Posted at 8:39 AM, Apr 19, 2018
and last updated 2018-04-19 16:36:57-04

It was a packed house Wednesday night at a Leoni Township Planning Board meeting.

Property owners came out to raise their concerns about a medical marihuana ordinance that allows grow operations on agricultural land.

“I am not against medical marihuana”, said township resident Kimberly Dean.

“What I am against is a grow facility such as the one being proposed next to my property, my parents property.”

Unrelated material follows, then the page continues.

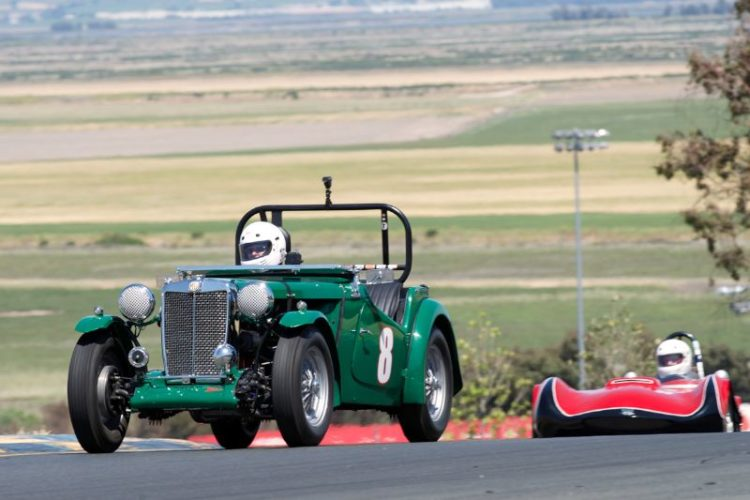 Jim Buell's 1949 MG-TC over the top of turn two.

An operation Dean says will drain resources from the area like power and water.

Dean:

“It has applied for five licenses”, said Dean.

“They are looking at four grow Class C –Licenses which allows them to have up to 6,000 plants.”

During a phone interview, Township Supervisor Howard Linnabary told News 10 that although the township has approved 53 license applications from 26 companies the state has the final say, not the township.

“It's the state in the end that will tell you whether you can have a business to sell, or grow, or you can't, it's not us”, said Linnabary.

Linnabary says as of right now there are only five pot-based businesses approved to operate on agricultural land.

“They're kind of out in the middle of nowhere really”, said the supervisor.

The township planning board says right now they don't know how many facilities will set up shop in Leoni Township until the state gives the final approval.

In the meantime residents are asking board members to put a cap on the number of operations allowed.

We also asked the township about officials getting a percentage of application fees for processing the documents.

They said it only happened once and township officials are no longer getting any of the fees.